Stijgende energieprijzen, veranderende marktordening, nieuwe technologische ontwikkelingen en de nieuwe landelijke subsidies en normen zorgen voor verandering in de warmtemarkt. In opmaat naar een herijking van de warmtevisie is Berenschot gevraagd door de gemeente Nijmegen om de huidige inzet in warmtenetontwikkeling te toetsen vanuit het perspectief van deze veranderende warmtemarkt.
Op koers
Voor deze expertreview hebben we gebruik gemaakt van deskresearch, interne bronnen binnen de gemeente Nijmegen, enkele interviews en eigen kennis en data. Daaruit blijkt dat de gemeente Nijmegen op koers ligt om de stad energieneutraler te maken. Inzetten op de ontwikkeling van warmtenetten om zo een groot deel van de gebouwde omgeving te verduurzamen, blijft daarin een verstandige keuze. We hebben de gemeente dan ook geadviseerd te blijven sturen op de ontwikkeling van midden- en lagetemperatuurwarmtenetten. Hierbij onderscheiden we vijf typen gebiedsgerichte opgaven voor de warmtenetontwikkeling, wat een gebiedsgerichte benadering vraagt van de gemeente Nijmegen.
Gestegen legitimatie
Een andere uitkomst is dat de legitimatie om als gemeente meer te gaan sturen in de warmtenetontwikkeling en ‑exploitatie is ook gestegen. Verhoudingen in de warmtemarkt zijn hierdoor in beweging, waardoor nieuwe partnerships met netwerkbedrijven, private marktpartijen en provincies ontstaan. Wij hebben zes varianten geschetst van een mogelijk publiek warmtebedrijf op gemeentelijk niveau.

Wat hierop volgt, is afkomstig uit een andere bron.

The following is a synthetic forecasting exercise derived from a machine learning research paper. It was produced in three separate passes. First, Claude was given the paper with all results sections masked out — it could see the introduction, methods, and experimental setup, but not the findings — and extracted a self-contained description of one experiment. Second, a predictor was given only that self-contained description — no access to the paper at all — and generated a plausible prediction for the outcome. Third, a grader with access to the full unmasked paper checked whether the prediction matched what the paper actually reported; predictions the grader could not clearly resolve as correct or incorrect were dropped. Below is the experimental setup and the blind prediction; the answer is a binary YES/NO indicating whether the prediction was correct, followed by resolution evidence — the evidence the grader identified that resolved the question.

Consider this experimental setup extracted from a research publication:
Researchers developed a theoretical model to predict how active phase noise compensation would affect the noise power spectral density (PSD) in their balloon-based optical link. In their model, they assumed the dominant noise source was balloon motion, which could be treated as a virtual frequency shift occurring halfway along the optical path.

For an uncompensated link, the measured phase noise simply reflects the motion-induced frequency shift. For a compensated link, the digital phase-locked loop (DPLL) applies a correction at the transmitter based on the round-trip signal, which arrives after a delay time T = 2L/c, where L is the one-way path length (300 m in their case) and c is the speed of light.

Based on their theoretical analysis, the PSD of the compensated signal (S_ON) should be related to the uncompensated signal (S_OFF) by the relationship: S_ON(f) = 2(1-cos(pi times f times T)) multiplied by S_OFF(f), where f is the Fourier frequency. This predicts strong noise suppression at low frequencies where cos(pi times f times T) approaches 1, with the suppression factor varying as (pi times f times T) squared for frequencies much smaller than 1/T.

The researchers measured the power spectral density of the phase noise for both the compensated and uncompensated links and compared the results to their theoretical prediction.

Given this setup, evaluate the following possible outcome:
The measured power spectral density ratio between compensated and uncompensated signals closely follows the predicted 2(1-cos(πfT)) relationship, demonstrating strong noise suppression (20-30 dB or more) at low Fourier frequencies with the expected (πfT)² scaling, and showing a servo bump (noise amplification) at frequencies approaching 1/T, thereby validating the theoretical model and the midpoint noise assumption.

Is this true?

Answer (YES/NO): NO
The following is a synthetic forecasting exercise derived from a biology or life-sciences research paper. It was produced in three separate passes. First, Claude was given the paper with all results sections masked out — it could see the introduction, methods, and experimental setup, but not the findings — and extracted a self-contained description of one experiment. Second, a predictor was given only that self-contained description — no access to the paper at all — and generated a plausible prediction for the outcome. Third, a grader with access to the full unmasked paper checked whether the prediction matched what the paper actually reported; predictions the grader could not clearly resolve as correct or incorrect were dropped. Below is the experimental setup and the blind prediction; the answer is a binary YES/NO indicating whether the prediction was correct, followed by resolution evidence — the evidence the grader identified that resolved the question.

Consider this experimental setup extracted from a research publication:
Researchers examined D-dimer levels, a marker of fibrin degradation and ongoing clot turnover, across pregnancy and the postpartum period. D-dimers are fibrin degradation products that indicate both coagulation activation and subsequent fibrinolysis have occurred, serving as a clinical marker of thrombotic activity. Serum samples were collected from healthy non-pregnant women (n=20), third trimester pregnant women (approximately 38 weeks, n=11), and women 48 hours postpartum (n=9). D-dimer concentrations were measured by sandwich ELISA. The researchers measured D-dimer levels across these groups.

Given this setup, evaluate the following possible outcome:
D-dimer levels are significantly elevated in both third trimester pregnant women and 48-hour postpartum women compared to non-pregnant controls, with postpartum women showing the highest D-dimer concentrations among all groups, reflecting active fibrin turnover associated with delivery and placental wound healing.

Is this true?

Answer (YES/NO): YES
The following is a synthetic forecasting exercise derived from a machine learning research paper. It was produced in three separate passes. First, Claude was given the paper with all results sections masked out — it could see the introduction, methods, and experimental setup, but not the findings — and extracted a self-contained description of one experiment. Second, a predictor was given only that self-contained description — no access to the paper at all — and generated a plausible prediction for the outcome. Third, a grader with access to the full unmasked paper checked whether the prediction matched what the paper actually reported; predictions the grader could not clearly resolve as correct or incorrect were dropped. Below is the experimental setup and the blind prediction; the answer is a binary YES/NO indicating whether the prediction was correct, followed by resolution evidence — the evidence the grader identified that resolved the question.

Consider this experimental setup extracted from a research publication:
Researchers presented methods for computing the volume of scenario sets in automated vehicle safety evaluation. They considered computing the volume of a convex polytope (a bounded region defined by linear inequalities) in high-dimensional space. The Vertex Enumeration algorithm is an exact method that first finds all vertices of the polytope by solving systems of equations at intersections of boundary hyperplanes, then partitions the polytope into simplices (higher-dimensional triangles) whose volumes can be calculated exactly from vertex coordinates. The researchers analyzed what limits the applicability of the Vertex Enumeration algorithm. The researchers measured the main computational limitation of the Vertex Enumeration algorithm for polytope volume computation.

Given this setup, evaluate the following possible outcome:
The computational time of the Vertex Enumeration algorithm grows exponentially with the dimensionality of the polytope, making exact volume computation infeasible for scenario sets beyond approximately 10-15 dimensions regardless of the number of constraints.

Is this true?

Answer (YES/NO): NO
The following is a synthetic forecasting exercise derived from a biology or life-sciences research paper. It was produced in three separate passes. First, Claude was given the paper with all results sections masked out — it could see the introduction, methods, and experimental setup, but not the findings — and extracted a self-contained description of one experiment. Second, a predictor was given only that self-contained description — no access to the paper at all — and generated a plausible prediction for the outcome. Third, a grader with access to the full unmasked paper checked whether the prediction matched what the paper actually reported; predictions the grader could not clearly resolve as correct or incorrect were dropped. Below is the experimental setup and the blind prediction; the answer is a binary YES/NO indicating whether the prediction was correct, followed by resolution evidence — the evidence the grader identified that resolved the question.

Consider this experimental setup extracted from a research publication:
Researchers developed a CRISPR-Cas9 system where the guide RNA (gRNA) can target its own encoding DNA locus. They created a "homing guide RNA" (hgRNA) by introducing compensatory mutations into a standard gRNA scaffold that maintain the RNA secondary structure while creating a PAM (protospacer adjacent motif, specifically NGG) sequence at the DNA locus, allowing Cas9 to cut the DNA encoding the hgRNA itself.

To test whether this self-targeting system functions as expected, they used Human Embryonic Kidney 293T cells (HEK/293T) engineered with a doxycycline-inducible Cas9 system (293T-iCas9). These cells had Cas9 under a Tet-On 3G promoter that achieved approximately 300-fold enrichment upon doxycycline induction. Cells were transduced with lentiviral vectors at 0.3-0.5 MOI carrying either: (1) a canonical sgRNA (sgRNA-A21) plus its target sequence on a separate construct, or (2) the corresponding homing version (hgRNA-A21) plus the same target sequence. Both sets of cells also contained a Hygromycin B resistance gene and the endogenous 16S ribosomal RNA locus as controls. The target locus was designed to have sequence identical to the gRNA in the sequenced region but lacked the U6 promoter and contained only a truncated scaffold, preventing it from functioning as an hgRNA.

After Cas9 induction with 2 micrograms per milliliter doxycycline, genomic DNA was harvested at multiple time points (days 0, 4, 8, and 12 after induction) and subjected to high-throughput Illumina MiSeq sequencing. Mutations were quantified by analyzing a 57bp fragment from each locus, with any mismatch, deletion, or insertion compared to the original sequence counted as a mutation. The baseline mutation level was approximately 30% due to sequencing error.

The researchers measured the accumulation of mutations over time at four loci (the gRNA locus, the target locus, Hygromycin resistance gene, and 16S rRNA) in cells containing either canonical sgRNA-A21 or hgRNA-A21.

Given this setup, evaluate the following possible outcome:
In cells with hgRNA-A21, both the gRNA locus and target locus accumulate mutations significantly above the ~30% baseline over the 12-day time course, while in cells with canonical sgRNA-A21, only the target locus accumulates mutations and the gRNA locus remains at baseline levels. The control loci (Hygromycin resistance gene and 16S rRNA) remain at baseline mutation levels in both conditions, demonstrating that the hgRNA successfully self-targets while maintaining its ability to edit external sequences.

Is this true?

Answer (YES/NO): YES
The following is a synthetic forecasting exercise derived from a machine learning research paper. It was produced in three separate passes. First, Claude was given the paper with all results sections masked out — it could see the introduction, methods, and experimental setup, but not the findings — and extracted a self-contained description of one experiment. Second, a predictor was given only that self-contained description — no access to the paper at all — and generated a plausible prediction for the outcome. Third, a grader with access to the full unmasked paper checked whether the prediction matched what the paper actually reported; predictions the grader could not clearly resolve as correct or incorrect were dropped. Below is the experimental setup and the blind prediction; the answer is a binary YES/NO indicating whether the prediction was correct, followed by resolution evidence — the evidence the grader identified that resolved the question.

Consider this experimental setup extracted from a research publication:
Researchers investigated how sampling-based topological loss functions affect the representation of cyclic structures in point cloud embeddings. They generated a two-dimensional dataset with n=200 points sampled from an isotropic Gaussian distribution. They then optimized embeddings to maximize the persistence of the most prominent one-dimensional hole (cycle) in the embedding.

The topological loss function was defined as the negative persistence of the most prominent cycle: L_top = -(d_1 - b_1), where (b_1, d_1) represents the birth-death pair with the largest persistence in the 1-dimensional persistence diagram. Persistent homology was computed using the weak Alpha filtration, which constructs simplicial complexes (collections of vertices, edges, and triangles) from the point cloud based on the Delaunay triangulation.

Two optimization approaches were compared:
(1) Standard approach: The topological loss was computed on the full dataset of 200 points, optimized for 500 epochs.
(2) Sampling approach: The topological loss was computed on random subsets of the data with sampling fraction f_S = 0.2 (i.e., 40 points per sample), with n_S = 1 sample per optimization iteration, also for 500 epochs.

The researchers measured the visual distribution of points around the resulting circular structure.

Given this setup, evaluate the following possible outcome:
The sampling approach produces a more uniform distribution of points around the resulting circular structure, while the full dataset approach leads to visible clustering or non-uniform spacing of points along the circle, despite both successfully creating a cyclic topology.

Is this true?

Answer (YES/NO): YES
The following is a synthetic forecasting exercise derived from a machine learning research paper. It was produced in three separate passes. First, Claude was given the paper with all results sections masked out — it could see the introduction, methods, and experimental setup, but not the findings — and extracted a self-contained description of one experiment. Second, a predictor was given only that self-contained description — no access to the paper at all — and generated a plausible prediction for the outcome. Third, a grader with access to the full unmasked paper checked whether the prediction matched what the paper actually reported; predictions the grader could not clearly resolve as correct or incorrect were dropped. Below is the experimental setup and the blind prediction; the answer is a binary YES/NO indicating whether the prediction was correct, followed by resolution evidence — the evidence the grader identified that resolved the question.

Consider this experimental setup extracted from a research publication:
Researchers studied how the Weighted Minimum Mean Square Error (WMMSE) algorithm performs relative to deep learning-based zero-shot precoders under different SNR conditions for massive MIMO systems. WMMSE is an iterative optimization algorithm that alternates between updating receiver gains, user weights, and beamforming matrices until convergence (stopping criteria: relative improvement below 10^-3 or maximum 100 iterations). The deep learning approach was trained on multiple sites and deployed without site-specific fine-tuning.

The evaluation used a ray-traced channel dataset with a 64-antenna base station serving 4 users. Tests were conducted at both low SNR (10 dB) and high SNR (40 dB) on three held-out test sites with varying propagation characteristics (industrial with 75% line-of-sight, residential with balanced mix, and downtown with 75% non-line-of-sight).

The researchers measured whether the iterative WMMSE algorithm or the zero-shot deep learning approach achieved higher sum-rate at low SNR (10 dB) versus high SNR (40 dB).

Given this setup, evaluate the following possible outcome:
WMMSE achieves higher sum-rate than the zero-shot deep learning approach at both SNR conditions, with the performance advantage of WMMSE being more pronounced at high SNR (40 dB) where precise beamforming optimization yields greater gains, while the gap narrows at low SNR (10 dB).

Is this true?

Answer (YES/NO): NO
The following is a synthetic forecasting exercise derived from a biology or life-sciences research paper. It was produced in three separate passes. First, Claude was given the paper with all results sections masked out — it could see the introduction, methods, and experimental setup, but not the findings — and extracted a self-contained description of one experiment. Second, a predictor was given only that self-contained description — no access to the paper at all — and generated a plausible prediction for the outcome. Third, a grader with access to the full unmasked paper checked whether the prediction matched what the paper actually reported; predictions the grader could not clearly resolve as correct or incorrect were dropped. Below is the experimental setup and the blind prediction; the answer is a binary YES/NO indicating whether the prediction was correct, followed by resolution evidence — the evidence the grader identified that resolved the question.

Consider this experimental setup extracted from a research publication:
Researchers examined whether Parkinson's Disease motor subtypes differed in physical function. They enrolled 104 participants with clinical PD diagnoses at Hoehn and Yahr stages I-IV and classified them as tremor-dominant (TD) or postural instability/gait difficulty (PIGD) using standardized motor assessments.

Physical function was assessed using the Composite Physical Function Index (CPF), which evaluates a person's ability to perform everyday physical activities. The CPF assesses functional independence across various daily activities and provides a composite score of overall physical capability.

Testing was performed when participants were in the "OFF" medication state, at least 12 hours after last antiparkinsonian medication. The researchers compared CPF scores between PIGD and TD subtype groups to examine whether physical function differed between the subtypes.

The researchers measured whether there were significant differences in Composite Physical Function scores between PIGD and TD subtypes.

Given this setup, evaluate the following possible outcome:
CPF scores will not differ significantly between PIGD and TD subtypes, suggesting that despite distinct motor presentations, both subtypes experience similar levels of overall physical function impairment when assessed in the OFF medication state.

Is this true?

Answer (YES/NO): NO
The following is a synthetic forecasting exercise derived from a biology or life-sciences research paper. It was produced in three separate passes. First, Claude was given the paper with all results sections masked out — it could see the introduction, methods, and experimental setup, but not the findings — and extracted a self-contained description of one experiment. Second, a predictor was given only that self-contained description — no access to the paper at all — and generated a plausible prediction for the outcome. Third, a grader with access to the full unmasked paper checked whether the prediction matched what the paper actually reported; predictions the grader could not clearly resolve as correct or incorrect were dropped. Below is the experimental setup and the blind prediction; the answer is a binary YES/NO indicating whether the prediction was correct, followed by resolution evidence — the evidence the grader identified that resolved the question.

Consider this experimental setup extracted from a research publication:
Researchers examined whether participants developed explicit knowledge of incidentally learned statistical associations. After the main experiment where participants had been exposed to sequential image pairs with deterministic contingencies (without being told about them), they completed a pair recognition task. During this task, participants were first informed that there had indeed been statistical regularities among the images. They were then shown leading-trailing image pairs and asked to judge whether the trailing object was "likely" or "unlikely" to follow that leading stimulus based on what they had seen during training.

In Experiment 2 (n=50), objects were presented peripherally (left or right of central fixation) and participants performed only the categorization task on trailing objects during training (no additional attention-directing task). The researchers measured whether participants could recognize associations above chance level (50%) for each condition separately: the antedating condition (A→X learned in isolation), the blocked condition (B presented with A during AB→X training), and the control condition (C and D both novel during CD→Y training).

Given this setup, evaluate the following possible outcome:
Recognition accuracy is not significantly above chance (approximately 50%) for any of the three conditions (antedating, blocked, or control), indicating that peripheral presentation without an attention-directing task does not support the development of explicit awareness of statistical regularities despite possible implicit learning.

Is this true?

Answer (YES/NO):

Vervolgstap voor de gemeente Nijmegen is om per gebiedsopgave een voorkeursvariant te kiezen en te bepalen in welke mate de gemeente Nijmegen wil en kan sturen.
Juiste randvoorwaarden
Naast de warmtenetontwikkeling (collectieve route) hebben we verder gekeken naar de individuele route die woning- en gebouweigenaren kunnen doorlopen om te verduurzamen. Die individuele route is interessant geworden, onder andere vanwege de gestegen energieprijzen en de veranderende landelijke subsidieregimes. De gemeente Nijmegen kan hier door middel van een isolatieprogramma de juiste randvoorwaarden scheppen om over te gaan op alternatieven voor aardgas.